(THE EXERCISE) Convert the listing below into a Markdown table with the columns Row and Line, covering only the lines from the one containing "In distance, how" through the end of the listing, both included. Omit blank lines and number each remaining line in Row.

(ENTRIES SUPPLIED)
↓

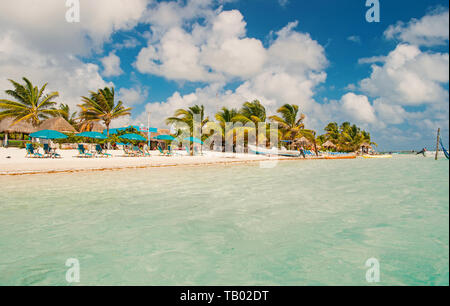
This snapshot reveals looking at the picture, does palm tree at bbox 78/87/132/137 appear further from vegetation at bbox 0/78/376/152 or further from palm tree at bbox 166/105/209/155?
palm tree at bbox 166/105/209/155

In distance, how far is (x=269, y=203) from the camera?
5.54m

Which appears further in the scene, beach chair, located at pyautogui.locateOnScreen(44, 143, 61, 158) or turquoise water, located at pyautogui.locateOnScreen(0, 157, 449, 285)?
beach chair, located at pyautogui.locateOnScreen(44, 143, 61, 158)

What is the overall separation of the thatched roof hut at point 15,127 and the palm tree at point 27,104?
1.60 ft

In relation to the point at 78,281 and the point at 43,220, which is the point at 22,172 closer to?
the point at 43,220

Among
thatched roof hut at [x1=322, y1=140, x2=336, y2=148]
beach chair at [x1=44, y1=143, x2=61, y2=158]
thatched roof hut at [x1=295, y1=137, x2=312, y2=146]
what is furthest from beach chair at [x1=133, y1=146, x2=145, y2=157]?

↑

(WORKED ANSWER)
| Row | Line |
|---|---|
| 1 | In distance, how far is (x=269, y=203) from the camera? |
| 2 | 5.54m |
| 3 | Which appears further in the scene, beach chair, located at pyautogui.locateOnScreen(44, 143, 61, 158) or turquoise water, located at pyautogui.locateOnScreen(0, 157, 449, 285)? |
| 4 | beach chair, located at pyautogui.locateOnScreen(44, 143, 61, 158) |
| 5 | What is the overall separation of the thatched roof hut at point 15,127 and the palm tree at point 27,104? |
| 6 | 1.60 ft |
| 7 | In relation to the point at 78,281 and the point at 43,220, which is the point at 22,172 closer to? |
| 8 | the point at 43,220 |
| 9 | Among |
| 10 | thatched roof hut at [x1=322, y1=140, x2=336, y2=148] |
| 11 | beach chair at [x1=44, y1=143, x2=61, y2=158] |
| 12 | thatched roof hut at [x1=295, y1=137, x2=312, y2=146] |
| 13 | what is furthest from beach chair at [x1=133, y1=146, x2=145, y2=157]? |